→ Source information:
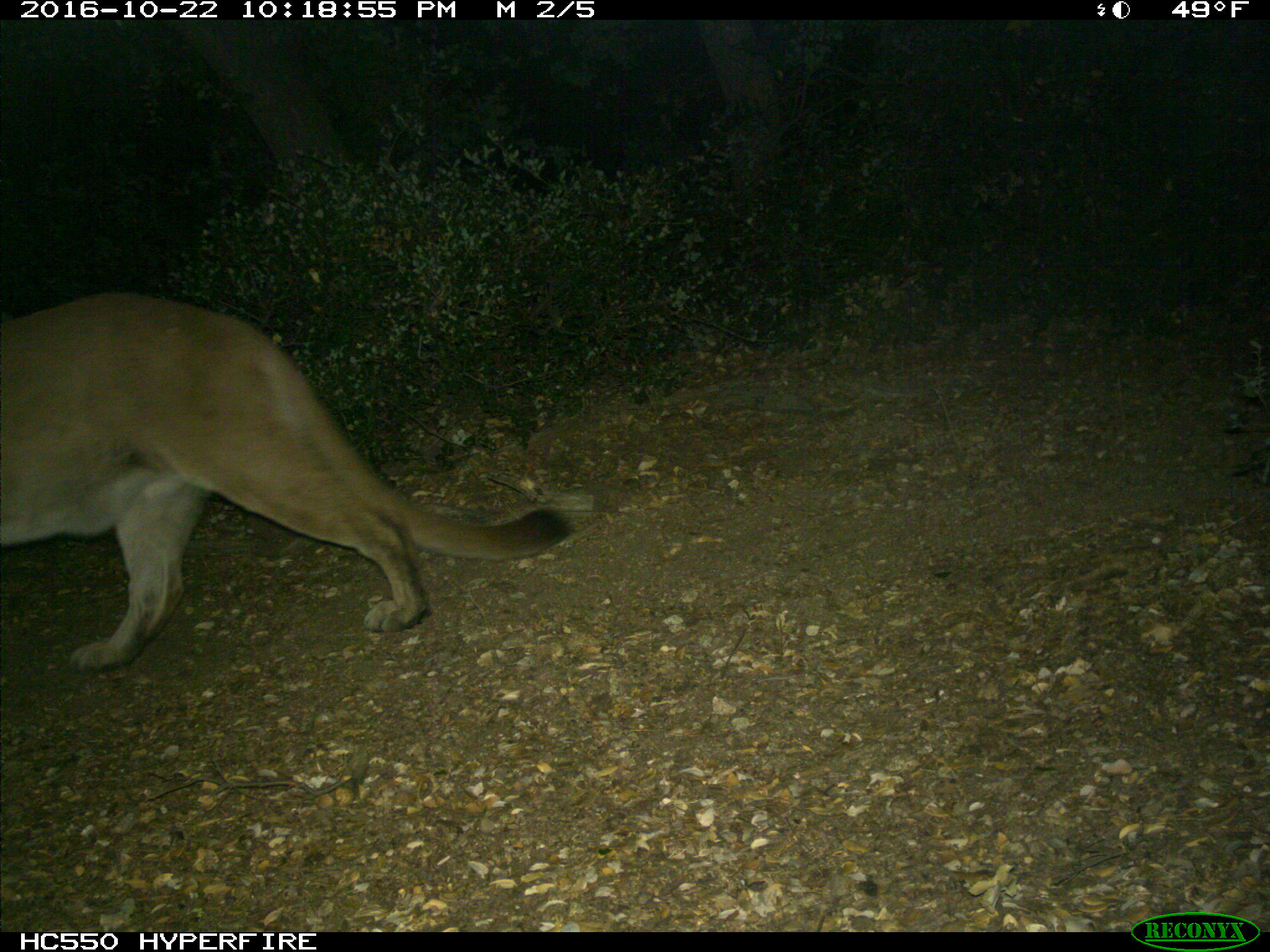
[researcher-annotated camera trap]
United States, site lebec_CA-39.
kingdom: Animalia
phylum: Chordata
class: Mammalia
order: Carnivora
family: Felidae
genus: Puma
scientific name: Puma concolor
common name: mountain lion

→ Exercise description:
Output must be limited to the lines beginning with the one that contains "order: Carnivora" and ending with the last line of the entries, reproduced exactly.

→ Answer area:
order: Carnivora
family: Felidae
genus: Puma
scientific name: Puma concolor
common name: mountain lion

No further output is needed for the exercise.